* _O que fazer_
a - Responda às perguntas abaixo com base no resumo, uma resposta por linha, marcada como a pergunta:
(i) Qual é o nome da disciplina indicada no cabeçalho?
(ii) Quem é o autor do livro cujo capítulo é resumido?
(iii) O que, segundo o resumo, mudar a prática educativa pressupõe?
b - Copie fielmente tudo o que vai de "Por isso mudar" até "sobre o currículo." no resumo.
c - Resuma o resumo em duas frases.

Pós-Graduação
em Ensino de Ciências – Mestrado Profissional
Disciplina: Tendências Contemporâneas de Currículo
Professora: Rita de Cássia M. T. Stano
Alunos: Paulo Márcio Secundo dos Santos Itajubá,
abril de 2012
Waldemir de Paula Silveira
A POLÍTICA CURRICULAR E O
CURRÍCULO PRESCRITO
Resumo do Capítulo 5 do livro: O Currículo
- Uma reflexão sobre a prática - Autor: José Gimeno Sacristán
O Currículo Prescrito como Instrumento da Política Curricular
Um currículo educacional não existe fora
do contexto histórico social ao qual ele se destina. A política e os mecanismos
administrativos de um dado contexto intervêm na modelação do currículo e
revelam tanto hegemonia do Estado quanto às implicações de determinadas
concepções de educação. A ordenação do currículo reflete as regulações
ordenadoras demandadas pela sociedade e pelo Estado.
Por isso mudar a proposta curricular supõe
reconhecer e de certa forma atender as solicitações de transformações
especificadas pela sociedade. Mudar a prática educativa pressupõe alterar a
política sobre o currículo.

* _Linhas de dados_
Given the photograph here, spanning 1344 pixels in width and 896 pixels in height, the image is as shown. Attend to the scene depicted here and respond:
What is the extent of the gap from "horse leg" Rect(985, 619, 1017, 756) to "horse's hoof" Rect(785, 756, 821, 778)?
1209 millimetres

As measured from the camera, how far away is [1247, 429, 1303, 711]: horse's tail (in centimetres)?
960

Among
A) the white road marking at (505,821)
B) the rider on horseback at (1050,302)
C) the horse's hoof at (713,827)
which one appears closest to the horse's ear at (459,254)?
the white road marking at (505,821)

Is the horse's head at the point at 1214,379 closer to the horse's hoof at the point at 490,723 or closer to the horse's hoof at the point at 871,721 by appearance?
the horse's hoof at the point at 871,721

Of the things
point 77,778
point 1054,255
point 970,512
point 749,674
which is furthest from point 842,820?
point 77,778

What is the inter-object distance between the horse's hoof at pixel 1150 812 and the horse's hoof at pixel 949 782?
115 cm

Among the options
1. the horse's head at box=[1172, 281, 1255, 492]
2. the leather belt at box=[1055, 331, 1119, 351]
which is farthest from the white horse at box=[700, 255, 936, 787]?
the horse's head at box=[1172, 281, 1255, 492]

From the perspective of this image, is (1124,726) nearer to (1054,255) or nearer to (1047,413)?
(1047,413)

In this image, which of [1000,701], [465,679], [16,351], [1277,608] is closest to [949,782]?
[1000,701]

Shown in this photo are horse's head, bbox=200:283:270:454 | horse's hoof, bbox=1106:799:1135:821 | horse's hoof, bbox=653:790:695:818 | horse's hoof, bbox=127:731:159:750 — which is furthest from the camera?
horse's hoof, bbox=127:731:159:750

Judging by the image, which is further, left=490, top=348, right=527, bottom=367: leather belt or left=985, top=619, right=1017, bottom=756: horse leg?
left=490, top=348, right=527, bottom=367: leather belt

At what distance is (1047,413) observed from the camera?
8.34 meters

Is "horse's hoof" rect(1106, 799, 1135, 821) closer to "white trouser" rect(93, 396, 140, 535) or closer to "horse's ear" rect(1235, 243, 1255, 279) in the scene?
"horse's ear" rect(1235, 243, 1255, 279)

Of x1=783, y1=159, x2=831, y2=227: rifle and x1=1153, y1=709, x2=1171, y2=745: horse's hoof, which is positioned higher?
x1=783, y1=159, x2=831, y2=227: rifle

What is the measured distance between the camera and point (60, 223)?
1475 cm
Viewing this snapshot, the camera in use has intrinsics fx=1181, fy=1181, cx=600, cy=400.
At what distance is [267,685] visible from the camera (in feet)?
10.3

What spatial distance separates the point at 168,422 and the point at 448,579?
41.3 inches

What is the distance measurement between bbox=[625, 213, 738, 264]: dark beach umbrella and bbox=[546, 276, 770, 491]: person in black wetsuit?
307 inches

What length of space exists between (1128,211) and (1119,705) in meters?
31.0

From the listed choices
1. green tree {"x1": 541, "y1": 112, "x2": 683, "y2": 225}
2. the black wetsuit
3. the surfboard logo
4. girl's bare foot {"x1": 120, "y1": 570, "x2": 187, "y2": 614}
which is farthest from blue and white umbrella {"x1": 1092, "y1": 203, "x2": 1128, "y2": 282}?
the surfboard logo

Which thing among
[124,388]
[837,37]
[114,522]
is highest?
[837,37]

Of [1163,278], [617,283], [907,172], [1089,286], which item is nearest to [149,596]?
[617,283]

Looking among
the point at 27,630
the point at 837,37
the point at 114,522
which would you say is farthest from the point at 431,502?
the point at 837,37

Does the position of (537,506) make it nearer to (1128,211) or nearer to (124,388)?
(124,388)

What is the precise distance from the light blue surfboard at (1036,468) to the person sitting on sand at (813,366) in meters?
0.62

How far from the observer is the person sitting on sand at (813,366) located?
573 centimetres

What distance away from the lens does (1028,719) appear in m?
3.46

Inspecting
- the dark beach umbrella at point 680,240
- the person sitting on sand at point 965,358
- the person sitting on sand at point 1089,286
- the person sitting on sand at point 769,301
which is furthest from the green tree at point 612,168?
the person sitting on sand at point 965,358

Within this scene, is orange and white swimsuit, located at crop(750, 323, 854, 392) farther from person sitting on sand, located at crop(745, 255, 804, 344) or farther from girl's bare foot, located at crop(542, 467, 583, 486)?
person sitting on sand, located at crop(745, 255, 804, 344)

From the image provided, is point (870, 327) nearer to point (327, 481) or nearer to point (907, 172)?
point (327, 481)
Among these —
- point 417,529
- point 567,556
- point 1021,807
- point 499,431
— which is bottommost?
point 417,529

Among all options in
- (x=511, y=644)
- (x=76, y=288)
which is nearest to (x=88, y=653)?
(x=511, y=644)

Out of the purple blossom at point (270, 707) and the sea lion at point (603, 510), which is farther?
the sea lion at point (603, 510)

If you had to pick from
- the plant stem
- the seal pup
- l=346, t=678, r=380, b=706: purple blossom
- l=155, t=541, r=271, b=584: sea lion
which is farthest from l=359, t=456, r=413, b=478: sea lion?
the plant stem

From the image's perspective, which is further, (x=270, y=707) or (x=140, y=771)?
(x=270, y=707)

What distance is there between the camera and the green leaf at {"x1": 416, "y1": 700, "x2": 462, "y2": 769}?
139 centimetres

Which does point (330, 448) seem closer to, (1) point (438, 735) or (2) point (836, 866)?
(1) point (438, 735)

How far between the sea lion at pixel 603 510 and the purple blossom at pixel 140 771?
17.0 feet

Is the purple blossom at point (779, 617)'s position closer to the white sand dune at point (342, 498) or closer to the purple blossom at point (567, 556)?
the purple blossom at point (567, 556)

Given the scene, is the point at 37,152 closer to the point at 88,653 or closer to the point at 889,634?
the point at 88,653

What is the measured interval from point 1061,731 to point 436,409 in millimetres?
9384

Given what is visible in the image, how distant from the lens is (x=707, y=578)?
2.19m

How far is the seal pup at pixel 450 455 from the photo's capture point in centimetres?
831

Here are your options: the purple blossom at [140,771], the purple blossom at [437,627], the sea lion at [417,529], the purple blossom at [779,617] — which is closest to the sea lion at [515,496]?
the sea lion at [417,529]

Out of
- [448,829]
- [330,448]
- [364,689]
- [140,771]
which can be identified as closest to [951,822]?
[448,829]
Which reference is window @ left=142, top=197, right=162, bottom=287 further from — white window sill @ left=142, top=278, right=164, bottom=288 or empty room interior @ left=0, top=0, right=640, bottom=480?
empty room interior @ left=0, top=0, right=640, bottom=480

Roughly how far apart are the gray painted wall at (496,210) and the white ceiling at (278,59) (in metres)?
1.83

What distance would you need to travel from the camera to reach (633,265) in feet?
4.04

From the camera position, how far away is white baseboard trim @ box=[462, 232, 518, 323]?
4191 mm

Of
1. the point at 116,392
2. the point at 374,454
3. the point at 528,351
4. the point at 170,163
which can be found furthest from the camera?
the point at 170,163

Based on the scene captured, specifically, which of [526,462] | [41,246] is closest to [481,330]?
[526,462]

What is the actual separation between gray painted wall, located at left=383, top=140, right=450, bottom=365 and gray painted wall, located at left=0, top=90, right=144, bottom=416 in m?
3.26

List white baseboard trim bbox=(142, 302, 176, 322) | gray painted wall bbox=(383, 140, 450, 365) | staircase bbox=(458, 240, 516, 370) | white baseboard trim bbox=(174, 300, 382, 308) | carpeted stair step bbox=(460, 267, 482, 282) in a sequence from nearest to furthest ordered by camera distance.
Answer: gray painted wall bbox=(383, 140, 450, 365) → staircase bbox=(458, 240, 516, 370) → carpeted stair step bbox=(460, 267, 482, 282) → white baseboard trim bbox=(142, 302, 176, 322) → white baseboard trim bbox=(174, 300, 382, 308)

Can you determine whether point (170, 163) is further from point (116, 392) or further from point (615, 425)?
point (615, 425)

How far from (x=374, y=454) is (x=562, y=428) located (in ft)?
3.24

* _Respostas dos exercícios_
a -
(i) Tendências Contemporâneas de Currículo.
(ii) José Gimeno Sacristán.
(iii) Alterar a política sobre o currículo.

b -
Por isso mudar a proposta curricular supõe
reconhecer e de certa forma atender as solicitações de transformações
especificadas pela sociedade. Mudar a prática educativa pressupõe alterar a
política sobre o currículo.

c - Um currículo educacional não existe fora de seu contexto histórico-social, e a política e os mecanismos administrativos desse contexto intervêm em sua modelação, de modo que sua ordenação reflete as regulações demandadas pela sociedade e pelo Estado. Por isso, mudar a proposta curricular supõe reconhecer as transformações solicitadas pela sociedade, e mudar a prática educativa pressupõe alterar a política sobre o currículo.